Personally, when I look back to those years when I was in the depths of my childless grief, I think having survived the previous year was something worth celebrating: another year of ‘helpful advice’ from my friends, family (and complete strangers); another year of zero invitations to anything other than a dental check up; another year of wondering how the hell I was going to live out the rest of my life with absolutely no enthusiasm for anything other than cake.

It would have helped if I’d known the door to hell’s basement had a name: ‘grief’. I had no idea, and neither did Dr Google, Dr Amazon, therapists or doctors. It wasn’t until my second year post my ‘OK, I’m childless’ moment that I realised at a weekend seminar on bereavement for my psychotherapy training  that I was grieving. Finding this out was a huge relief as it meant two things to me immediately:

  1. I’m not going mad.
  2. One day, this will be over. Grief ends. I have no idea how, but apparently it does. I hope I last that long.

Dear Reader – you’ve been with me since then and it does end, sort of. But ‘end’ is too neat a word for it, because really it’s not that grief ends but that we are changed by grief. I guess if anything, part of us ‘ends’. The old us. The one that had pinned her hopes, dreams, fantasies, bank balance, health, sanity and lord knows what else on the alter of motherhood. She ends, but she doesn’t go quietly or elegantly, oh no, and certainly for me it felt like my grief had to burn my life down in order for me to become this new version of myself; the Jody for whom childlessness is another part of the story of who I am – not THE story of who I am.

Our culture tells us that grief is shameful and that we need to put a brave face on things and ‘move on’. I know that we’d all do that in a heartbeat if it were possible!
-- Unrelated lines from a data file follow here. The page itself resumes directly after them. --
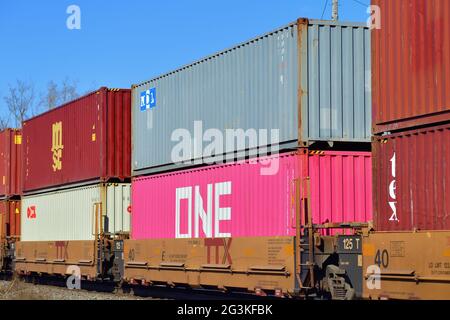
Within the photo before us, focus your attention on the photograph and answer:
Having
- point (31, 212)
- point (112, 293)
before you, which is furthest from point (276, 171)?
point (31, 212)

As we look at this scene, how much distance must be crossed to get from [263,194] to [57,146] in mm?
11403

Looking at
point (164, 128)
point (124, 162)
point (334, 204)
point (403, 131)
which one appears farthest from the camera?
point (124, 162)

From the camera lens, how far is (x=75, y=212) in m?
22.4

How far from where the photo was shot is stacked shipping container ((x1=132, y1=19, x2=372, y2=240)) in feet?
45.1

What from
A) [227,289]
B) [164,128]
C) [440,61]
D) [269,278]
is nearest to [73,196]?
[164,128]

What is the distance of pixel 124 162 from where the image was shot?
20.9 m

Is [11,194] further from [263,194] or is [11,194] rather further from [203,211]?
[263,194]

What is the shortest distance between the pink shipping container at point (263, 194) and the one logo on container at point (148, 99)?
217cm

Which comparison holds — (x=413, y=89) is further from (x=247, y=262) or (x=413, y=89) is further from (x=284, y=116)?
(x=247, y=262)

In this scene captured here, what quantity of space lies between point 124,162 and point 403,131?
36.6ft

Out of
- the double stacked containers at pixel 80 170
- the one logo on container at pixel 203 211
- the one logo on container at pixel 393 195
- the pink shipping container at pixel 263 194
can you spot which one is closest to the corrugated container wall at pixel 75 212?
the double stacked containers at pixel 80 170

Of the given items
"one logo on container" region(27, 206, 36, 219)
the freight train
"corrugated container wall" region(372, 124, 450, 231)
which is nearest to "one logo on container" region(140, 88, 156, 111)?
the freight train
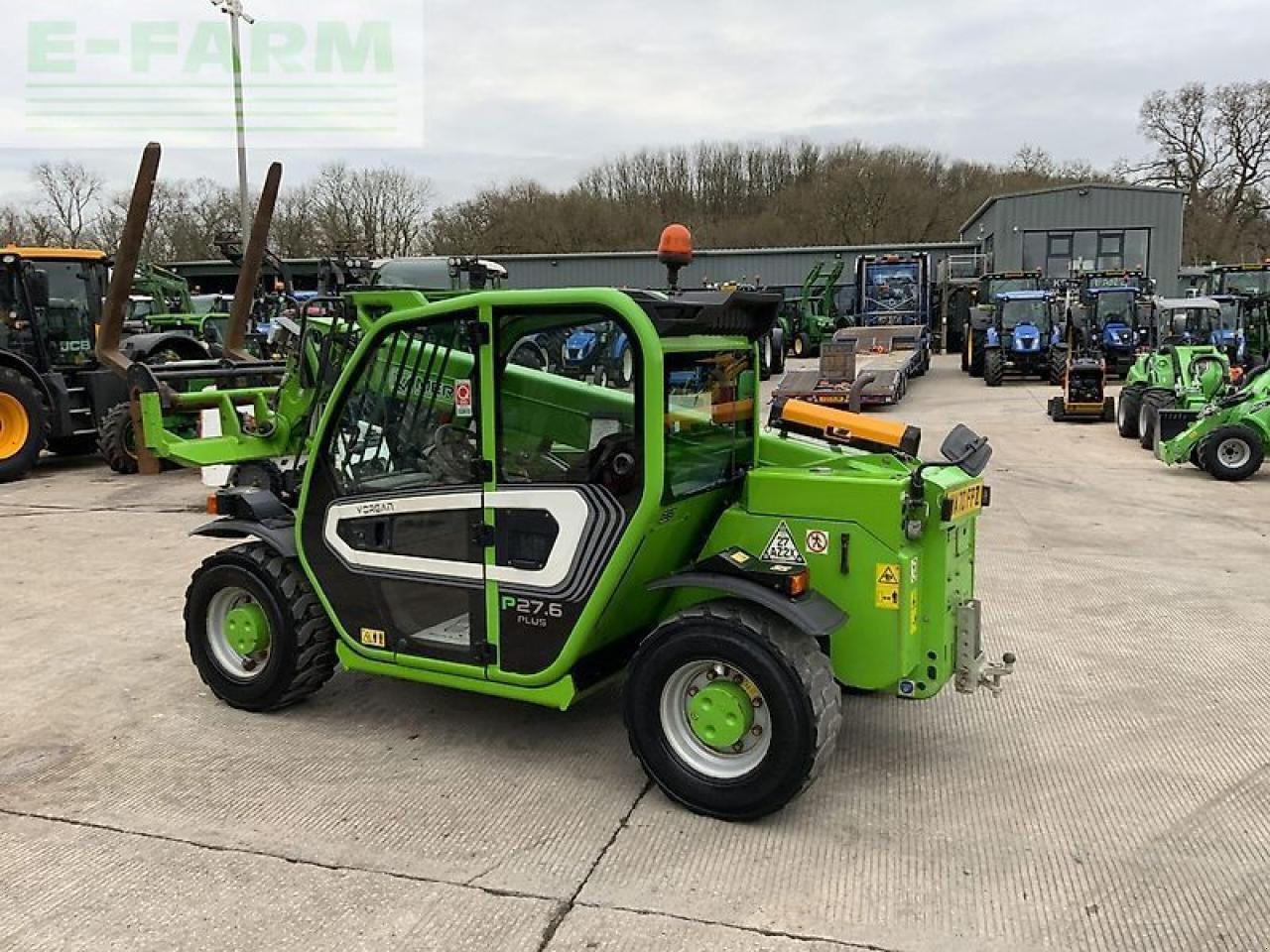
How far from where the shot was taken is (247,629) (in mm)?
4621

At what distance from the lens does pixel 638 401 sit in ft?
11.5

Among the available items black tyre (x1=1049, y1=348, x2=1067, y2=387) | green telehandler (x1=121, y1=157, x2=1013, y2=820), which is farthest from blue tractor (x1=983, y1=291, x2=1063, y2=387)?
green telehandler (x1=121, y1=157, x2=1013, y2=820)


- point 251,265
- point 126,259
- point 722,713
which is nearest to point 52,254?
point 126,259

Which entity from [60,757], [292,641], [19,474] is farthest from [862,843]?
[19,474]

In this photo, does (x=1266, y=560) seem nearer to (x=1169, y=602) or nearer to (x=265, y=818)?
(x=1169, y=602)

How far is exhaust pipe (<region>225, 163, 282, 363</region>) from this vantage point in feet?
27.9

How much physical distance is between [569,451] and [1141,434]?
11205 mm

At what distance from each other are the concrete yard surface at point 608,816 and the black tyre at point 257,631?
16 centimetres

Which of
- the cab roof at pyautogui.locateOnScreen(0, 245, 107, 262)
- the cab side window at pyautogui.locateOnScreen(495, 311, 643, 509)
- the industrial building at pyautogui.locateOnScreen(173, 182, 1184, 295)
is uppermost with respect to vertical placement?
the industrial building at pyautogui.locateOnScreen(173, 182, 1184, 295)

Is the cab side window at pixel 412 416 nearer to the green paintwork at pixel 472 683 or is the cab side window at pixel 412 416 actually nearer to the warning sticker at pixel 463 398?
the warning sticker at pixel 463 398

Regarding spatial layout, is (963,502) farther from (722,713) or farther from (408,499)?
(408,499)

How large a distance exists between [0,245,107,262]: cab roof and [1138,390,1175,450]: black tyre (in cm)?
1253

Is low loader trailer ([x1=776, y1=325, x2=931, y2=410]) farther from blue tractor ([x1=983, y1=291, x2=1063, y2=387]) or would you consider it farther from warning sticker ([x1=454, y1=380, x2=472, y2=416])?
warning sticker ([x1=454, y1=380, x2=472, y2=416])

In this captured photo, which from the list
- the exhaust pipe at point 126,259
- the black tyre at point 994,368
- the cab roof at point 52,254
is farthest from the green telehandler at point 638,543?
the black tyre at point 994,368
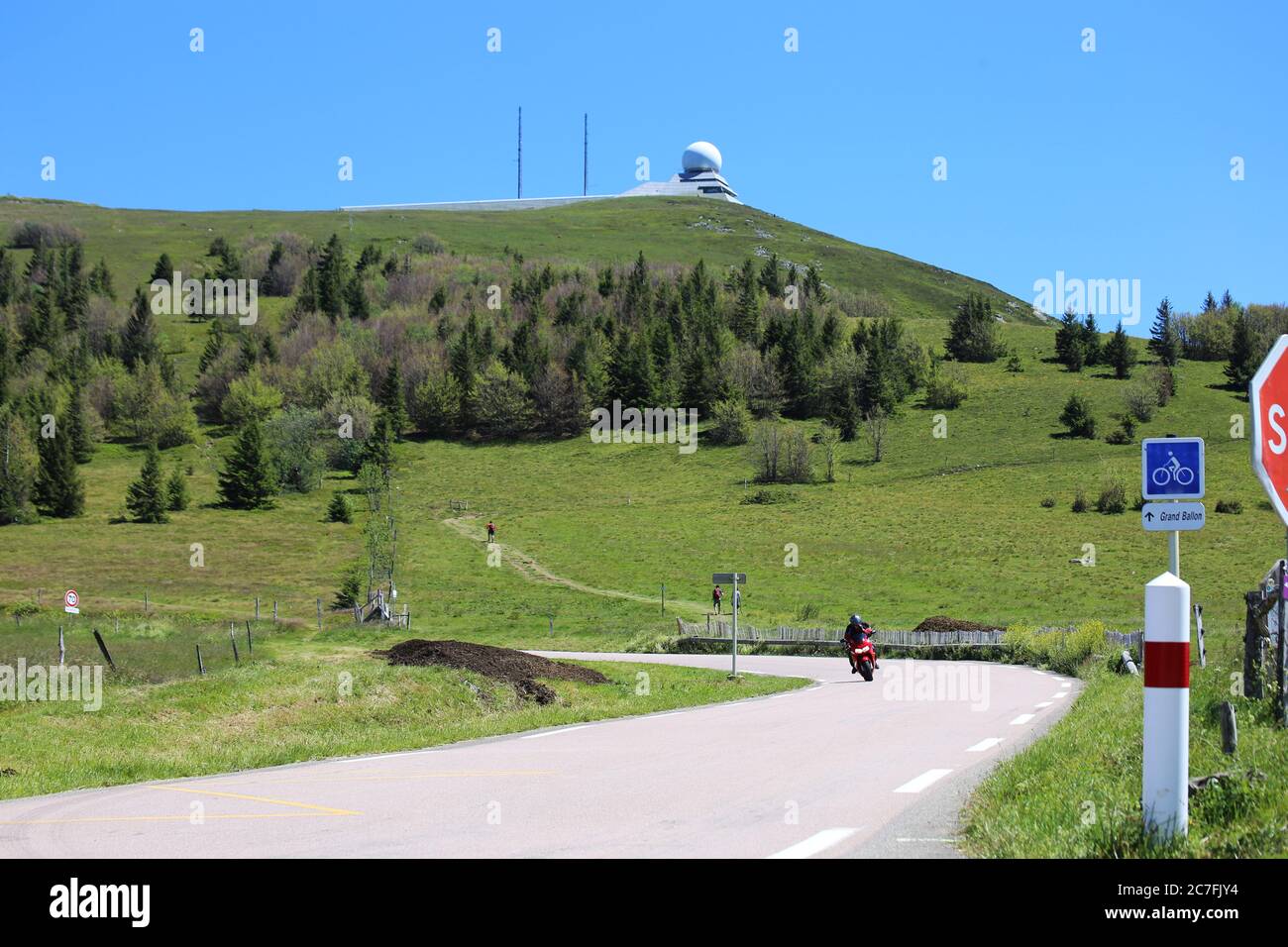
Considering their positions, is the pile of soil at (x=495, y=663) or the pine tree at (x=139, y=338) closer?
the pile of soil at (x=495, y=663)

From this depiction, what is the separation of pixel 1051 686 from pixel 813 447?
269 ft

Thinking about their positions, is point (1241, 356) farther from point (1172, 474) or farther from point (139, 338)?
point (1172, 474)

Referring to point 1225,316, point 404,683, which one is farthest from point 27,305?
point 404,683

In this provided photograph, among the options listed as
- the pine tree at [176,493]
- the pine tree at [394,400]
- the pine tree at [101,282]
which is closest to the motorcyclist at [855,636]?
the pine tree at [176,493]

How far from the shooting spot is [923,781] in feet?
35.1

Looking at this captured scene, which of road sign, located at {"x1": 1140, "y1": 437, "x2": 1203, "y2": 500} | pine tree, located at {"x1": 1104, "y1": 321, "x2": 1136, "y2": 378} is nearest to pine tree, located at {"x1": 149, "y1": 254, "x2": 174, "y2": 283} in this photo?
pine tree, located at {"x1": 1104, "y1": 321, "x2": 1136, "y2": 378}

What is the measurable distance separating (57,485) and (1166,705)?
96.2 m

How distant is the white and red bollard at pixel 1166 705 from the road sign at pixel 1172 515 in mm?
1338

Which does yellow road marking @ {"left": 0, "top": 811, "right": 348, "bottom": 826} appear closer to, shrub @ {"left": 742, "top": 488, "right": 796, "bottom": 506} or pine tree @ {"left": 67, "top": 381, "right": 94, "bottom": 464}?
shrub @ {"left": 742, "top": 488, "right": 796, "bottom": 506}

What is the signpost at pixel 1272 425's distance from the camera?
21.5 feet

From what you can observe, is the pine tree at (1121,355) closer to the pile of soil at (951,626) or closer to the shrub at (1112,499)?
the shrub at (1112,499)

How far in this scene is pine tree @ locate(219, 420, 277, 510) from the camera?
93.8 m

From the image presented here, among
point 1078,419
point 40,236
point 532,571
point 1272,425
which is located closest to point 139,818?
point 1272,425

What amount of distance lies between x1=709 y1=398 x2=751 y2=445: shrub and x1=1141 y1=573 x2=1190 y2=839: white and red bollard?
10776 cm
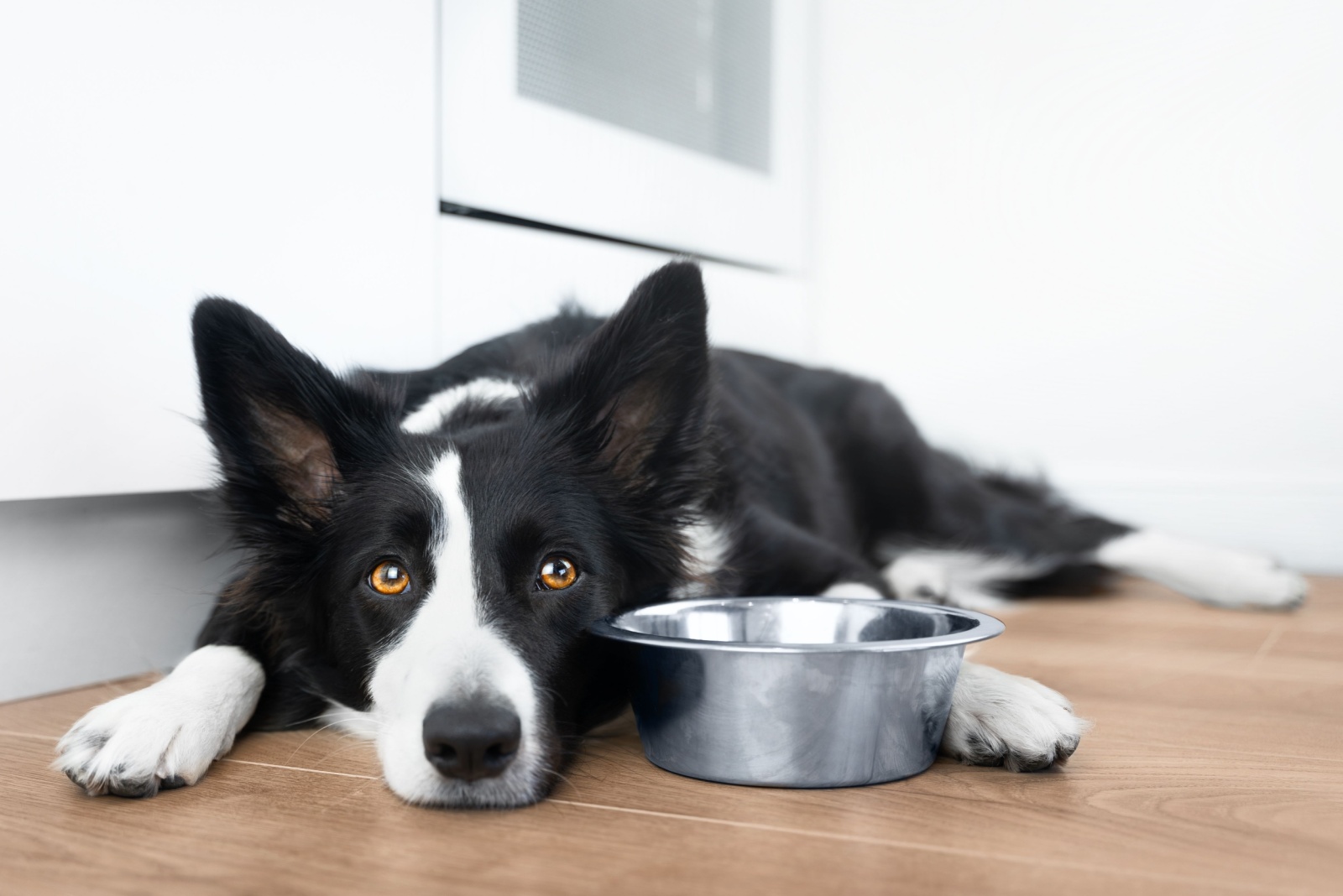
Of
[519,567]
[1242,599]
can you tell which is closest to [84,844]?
[519,567]

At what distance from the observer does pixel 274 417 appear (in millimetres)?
1696

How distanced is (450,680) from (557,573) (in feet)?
0.91

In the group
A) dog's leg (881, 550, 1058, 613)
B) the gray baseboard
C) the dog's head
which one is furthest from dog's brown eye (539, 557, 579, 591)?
dog's leg (881, 550, 1058, 613)

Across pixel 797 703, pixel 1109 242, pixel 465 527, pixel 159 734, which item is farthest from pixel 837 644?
pixel 1109 242

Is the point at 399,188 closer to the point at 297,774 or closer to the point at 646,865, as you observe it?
the point at 297,774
It isn’t.

You're not broken and there's nothing wrong with you that needs fixing. You're grieving

So this January, take a moment to give yourself the credit you’re due for getting through last year. And if you don’t have enough people in your life who get that (or no one, as is so often the case, as it was for me), maybe the only resolution you might need is perhaps to have the courage to connect with some others who do. Come out of the cold and share your stories with us in the Gateway Women private online community. It’s not on Facebook. And we have cake.

30 Comments on Let the new shit begin

  1. Hello, I am new to posting on this forum andI have been reading all of the comments which have given me some comfort. Albeit, I know not for long. I believed I was getting to a place of acceptance of not being a mother and just having moments of despair but the past few weeks I feel I have catipulted right back to the initial realisation and pain. I can totally resonate with Phyll (posted on 6th Jan) as I feel really angry about a certain celebrity in her 40’s suddenly announcing her pregnancy and also about someone at work who is older but having her first child after vehemently stating over the years that she never wanted children. I am looking at all pregnant women with a yearning to be them, something I thought I had moved on from. I feel let down and I am thinking so much about the miscarriages I had and thinking about how our life would have been different if the pregnancies had gone full term. I am imagining if I could just turn back time & change all the decisions I have made, as if it is an option!! And just causing myself more angst and upset… this really is a hard journey!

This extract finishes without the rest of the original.